INPUT RECORDS >>
########################################
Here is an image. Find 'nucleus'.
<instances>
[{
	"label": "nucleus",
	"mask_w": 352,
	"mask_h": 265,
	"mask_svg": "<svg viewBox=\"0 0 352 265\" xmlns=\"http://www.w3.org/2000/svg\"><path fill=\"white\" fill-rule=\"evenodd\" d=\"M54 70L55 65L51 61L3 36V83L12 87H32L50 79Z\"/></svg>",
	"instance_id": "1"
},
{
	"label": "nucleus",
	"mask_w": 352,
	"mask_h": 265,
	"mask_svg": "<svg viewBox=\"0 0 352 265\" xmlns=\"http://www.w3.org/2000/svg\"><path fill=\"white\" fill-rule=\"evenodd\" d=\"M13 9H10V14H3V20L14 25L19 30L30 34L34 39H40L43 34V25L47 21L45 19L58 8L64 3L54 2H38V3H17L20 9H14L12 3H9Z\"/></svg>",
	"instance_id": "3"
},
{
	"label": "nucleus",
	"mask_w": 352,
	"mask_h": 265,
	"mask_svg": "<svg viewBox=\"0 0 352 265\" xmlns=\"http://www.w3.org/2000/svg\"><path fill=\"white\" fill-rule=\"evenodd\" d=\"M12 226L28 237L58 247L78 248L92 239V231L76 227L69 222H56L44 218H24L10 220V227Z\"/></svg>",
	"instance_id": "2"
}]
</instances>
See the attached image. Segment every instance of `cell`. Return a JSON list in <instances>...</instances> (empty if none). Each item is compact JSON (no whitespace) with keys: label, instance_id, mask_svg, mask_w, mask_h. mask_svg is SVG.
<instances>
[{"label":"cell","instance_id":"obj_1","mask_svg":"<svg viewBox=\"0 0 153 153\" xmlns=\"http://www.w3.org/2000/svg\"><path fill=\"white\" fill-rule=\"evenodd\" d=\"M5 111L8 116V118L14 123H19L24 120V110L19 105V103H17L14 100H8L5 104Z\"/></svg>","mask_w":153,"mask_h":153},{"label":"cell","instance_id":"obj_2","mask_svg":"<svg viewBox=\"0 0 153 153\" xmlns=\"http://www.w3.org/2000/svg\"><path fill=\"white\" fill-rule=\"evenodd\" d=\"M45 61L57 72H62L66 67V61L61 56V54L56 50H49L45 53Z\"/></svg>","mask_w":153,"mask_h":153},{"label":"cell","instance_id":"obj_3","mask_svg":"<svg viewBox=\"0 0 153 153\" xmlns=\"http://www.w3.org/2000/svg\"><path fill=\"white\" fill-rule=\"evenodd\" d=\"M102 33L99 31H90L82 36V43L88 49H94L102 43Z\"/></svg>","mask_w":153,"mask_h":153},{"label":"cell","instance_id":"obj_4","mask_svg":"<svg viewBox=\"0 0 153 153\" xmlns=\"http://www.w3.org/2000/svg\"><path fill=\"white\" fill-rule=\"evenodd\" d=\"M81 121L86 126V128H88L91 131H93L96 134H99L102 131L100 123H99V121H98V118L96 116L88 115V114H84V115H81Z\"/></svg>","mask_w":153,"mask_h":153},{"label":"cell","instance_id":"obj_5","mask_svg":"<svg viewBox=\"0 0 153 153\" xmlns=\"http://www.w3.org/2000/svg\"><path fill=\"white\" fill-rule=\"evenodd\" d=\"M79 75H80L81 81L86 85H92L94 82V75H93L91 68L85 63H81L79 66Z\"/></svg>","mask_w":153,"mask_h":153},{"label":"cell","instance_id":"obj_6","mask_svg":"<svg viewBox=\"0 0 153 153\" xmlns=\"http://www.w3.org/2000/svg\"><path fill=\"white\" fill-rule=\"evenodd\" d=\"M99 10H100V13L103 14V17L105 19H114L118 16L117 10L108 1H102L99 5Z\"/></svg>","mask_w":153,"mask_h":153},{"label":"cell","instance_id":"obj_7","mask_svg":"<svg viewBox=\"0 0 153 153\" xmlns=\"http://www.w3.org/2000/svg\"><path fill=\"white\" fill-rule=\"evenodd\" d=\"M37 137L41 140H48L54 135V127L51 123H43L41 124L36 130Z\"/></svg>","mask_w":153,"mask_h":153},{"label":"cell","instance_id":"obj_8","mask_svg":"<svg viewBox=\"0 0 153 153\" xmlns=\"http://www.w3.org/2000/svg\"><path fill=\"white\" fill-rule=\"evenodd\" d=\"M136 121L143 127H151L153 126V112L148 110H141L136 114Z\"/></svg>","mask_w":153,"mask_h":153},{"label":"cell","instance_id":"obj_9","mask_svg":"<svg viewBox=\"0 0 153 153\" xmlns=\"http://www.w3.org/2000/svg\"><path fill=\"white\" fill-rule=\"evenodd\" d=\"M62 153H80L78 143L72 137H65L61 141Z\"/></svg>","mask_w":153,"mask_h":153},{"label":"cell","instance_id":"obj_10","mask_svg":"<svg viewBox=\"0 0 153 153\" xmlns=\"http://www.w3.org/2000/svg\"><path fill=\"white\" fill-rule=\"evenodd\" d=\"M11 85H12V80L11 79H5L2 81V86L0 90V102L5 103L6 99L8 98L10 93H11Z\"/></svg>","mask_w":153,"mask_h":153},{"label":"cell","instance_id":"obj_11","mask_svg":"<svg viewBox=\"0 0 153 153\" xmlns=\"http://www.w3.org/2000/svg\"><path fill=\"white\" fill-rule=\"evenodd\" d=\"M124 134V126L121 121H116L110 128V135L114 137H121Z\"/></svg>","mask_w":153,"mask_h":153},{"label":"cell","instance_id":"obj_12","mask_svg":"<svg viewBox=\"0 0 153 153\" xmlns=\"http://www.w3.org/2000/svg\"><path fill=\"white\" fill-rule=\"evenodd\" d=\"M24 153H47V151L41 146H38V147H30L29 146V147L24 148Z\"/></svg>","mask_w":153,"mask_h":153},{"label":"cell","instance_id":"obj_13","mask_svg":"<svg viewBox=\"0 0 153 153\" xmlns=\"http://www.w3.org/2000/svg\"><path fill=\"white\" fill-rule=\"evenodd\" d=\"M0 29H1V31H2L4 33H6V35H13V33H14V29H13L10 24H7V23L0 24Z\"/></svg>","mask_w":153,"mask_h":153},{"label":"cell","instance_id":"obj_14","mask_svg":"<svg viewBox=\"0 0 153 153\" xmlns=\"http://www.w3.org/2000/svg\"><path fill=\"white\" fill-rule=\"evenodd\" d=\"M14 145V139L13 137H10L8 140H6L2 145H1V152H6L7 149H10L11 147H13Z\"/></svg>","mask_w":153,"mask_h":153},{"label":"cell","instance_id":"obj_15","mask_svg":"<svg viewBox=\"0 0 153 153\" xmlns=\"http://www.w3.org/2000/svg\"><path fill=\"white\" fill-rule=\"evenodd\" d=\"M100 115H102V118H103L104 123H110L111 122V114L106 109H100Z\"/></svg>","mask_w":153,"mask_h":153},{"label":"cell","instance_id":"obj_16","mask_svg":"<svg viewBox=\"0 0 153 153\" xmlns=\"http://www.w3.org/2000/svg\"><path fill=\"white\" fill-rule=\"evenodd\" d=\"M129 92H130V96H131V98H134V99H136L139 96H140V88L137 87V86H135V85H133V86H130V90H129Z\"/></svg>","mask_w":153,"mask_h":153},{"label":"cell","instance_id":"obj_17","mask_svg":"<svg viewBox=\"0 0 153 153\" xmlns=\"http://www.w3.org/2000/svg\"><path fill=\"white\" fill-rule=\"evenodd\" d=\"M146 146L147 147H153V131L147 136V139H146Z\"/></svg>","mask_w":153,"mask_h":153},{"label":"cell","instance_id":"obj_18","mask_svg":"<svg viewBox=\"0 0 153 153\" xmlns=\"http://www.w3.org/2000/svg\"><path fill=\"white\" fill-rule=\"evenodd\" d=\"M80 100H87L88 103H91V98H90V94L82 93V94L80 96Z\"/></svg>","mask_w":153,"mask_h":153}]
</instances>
########################################
EXERCISE BRIEF >> Pick out each line of the data above that contains the word "image" and copy those lines in their original order.

WRITTEN REPLY >>
Here is an image. Find 'nucleus'.
See the attached image. Segment every instance of `cell`. Return a JSON list in <instances>...</instances> (empty if none). Each item is compact JSON (no whitespace) with keys: label, instance_id, mask_svg, mask_w, mask_h. mask_svg is SVG.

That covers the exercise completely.